[[ Records to process, beginning ]]

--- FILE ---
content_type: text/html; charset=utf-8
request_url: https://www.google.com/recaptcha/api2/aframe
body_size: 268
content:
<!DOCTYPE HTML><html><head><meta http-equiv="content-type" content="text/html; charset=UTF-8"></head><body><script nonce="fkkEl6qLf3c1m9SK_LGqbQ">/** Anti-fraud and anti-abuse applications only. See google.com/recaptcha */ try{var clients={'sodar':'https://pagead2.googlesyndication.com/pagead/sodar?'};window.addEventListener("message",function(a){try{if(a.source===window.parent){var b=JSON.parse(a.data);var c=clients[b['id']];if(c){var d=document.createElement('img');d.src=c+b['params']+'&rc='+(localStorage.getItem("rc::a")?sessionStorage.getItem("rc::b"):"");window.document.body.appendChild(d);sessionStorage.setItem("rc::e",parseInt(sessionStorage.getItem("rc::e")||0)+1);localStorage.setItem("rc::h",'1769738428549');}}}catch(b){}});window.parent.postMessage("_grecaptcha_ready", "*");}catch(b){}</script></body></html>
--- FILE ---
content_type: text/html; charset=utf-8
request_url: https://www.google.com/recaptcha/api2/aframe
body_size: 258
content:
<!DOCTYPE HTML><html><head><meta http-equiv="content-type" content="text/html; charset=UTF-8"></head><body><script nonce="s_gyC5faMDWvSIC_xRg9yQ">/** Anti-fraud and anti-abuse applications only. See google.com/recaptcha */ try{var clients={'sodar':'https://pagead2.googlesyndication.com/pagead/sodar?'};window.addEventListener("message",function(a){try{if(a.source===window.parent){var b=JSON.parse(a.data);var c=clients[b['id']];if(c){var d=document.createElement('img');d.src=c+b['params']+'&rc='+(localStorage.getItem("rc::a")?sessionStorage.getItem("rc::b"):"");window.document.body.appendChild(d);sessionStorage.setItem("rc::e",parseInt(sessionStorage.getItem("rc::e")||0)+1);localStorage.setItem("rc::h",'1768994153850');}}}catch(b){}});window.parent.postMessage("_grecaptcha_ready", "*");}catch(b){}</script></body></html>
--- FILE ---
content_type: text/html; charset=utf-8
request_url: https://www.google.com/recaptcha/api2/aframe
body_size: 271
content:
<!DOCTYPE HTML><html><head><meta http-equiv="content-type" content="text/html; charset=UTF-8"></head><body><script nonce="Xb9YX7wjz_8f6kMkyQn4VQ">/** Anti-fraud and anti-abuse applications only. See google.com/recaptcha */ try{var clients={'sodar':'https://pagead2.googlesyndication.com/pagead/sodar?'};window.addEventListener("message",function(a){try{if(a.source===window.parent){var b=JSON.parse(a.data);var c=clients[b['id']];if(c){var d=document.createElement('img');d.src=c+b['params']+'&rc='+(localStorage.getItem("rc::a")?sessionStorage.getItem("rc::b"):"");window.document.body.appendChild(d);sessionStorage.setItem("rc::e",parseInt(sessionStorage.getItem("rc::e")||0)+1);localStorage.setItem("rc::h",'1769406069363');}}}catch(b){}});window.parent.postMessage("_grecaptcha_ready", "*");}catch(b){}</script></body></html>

[[ Records to process, end ]]

Repeat all of the records above exactly as written.

--- FILE ---
content_type: text/html; charset=utf-8
request_url: https://www.google.com/recaptcha/api2/aframe
body_size: 268
content:
<!DOCTYPE HTML><html><head><meta http-equiv="content-type" content="text/html; charset=UTF-8"></head><body><script nonce="fkkEl6qLf3c1m9SK_LGqbQ">/** Anti-fraud and anti-abuse applications only. See google.com/recaptcha */ try{var clients={'sodar':'https://pagead2.googlesyndication.com/pagead/sodar?'};window.addEventListener("message",function(a){try{if(a.source===window.parent){var b=JSON.parse(a.data);var c=clients[b['id']];if(c){var d=document.createElement('img');d.src=c+b['params']+'&rc='+(localStorage.getItem("rc::a")?sessionStorage.getItem("rc::b"):"");window.document.body.appendChild(d);sessionStorage.setItem("rc::e",parseInt(sessionStorage.getItem("rc::e")||0)+1);localStorage.setItem("rc::h",'1769738428549');}}}catch(b){}});window.parent.postMessage("_grecaptcha_ready", "*");}catch(b){}</script></body></html>
--- FILE ---
content_type: text/html; charset=utf-8
request_url: https://www.google.com/recaptcha/api2/aframe
body_size: 258
content:
<!DOCTYPE HTML><html><head><meta http-equiv="content-type" content="text/html; charset=UTF-8"></head><body><script nonce="s_gyC5faMDWvSIC_xRg9yQ">/** Anti-fraud and anti-abuse applications only. See google.com/recaptcha */ try{var clients={'sodar':'https://pagead2.googlesyndication.com/pagead/sodar?'};window.addEventListener("message",function(a){try{if(a.source===window.parent){var b=JSON.parse(a.data);var c=clients[b['id']];if(c){var d=document.createElement('img');d.src=c+b['params']+'&rc='+(localStorage.getItem("rc::a")?sessionStorage.getItem("rc::b"):"");window.document.body.appendChild(d);sessionStorage.setItem("rc::e",parseInt(sessionStorage.getItem("rc::e")||0)+1);localStorage.setItem("rc::h",'1768994153850');}}}catch(b){}});window.parent.postMessage("_grecaptcha_ready", "*");}catch(b){}</script></body></html>
--- FILE ---
content_type: text/html; charset=utf-8
request_url: https://www.google.com/recaptcha/api2/aframe
body_size: 271
content:
<!DOCTYPE HTML><html><head><meta http-equiv="content-type" content="text/html; charset=UTF-8"></head><body><script nonce="Xb9YX7wjz_8f6kMkyQn4VQ">/** Anti-fraud and anti-abuse applications only. See google.com/recaptcha */ try{var clients={'sodar':'https://pagead2.googlesyndication.com/pagead/sodar?'};window.addEventListener("message",function(a){try{if(a.source===window.parent){var b=JSON.parse(a.data);var c=clients[b['id']];if(c){var d=document.createElement('img');d.src=c+b['params']+'&rc='+(localStorage.getItem("rc::a")?sessionStorage.getItem("rc::b"):"");window.document.body.appendChild(d);sessionStorage.setItem("rc::e",parseInt(sessionStorage.getItem("rc::e")||0)+1);localStorage.setItem("rc::h",'1769406069363');}}}catch(b){}});window.parent.postMessage("_grecaptcha_ready", "*");}catch(b){}</script></body></html>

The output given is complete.